> **Directions for this task**
Give back exactly the line that contains "La qualification professionnelle" and all the lines after it in the records below, to the very last, with no other output.

BEGIN Supplied entries

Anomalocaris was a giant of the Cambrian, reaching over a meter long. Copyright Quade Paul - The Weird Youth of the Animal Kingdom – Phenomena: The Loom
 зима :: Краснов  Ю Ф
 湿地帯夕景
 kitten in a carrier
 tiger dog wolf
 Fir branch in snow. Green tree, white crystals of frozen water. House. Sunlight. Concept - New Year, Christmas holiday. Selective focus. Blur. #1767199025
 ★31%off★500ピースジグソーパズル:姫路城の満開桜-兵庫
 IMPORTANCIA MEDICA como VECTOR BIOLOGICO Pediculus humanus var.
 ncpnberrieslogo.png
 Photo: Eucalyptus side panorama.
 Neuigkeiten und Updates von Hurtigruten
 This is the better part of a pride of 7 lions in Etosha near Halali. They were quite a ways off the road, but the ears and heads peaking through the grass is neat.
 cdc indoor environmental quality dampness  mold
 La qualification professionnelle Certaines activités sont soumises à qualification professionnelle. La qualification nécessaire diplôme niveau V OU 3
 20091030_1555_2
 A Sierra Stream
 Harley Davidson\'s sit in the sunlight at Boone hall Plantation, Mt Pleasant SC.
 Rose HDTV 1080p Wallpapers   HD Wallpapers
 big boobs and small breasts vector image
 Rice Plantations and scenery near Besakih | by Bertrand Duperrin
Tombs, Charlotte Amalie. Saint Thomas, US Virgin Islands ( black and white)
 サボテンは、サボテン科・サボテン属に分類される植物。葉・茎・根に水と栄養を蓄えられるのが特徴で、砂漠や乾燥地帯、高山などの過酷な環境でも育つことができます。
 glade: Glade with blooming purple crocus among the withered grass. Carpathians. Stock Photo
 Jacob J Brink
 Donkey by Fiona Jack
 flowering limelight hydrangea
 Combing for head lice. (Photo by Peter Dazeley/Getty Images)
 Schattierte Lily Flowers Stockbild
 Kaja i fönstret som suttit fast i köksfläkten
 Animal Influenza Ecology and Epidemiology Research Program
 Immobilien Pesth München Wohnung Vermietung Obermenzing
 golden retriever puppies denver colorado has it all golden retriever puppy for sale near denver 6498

END Supplied entries

> **Exercise result**
 La qualification professionnelle Certaines activités sont soumises à qualification professionnelle. La qualification nécessaire diplôme niveau V OU 3
 20091030_1555_2
 A Sierra Stream
 Harley Davidson\'s sit in the sunlight at Boone hall Plantation, Mt Pleasant SC.
 Rose HDTV 1080p Wallpapers   HD Wallpapers
 big boobs and small breasts vector image
 Rice Plantations and scenery near Besakih | by Bertrand Duperrin
Tombs, Charlotte Amalie. Saint Thomas, US Virgin Islands ( black and white)
 サボテンは、サボテン科・サボテン属に分類される植物。葉・茎・根に水と栄養を蓄えられるのが特徴で、砂漠や乾燥地帯、高山などの過酷な環境でも育つことができます。
 glade: Glade with blooming purple crocus among the withered grass. Carpathians. Stock Photo
 Jacob J Brink
 Donkey by Fiona Jack
 flowering limelight hydrangea
 Combing for head lice. (Photo by Peter Dazeley/Getty Images)
 Schattierte Lily Flowers Stockbild
 Kaja i fönstret som suttit fast i köksfläkten
 Animal Influenza Ecology and Epidemiology Research Program
 Immobilien Pesth München Wohnung Vermietung Obermenzing
 golden retriever puppies denver colorado has it all golden retriever puppy for sale near denver 6498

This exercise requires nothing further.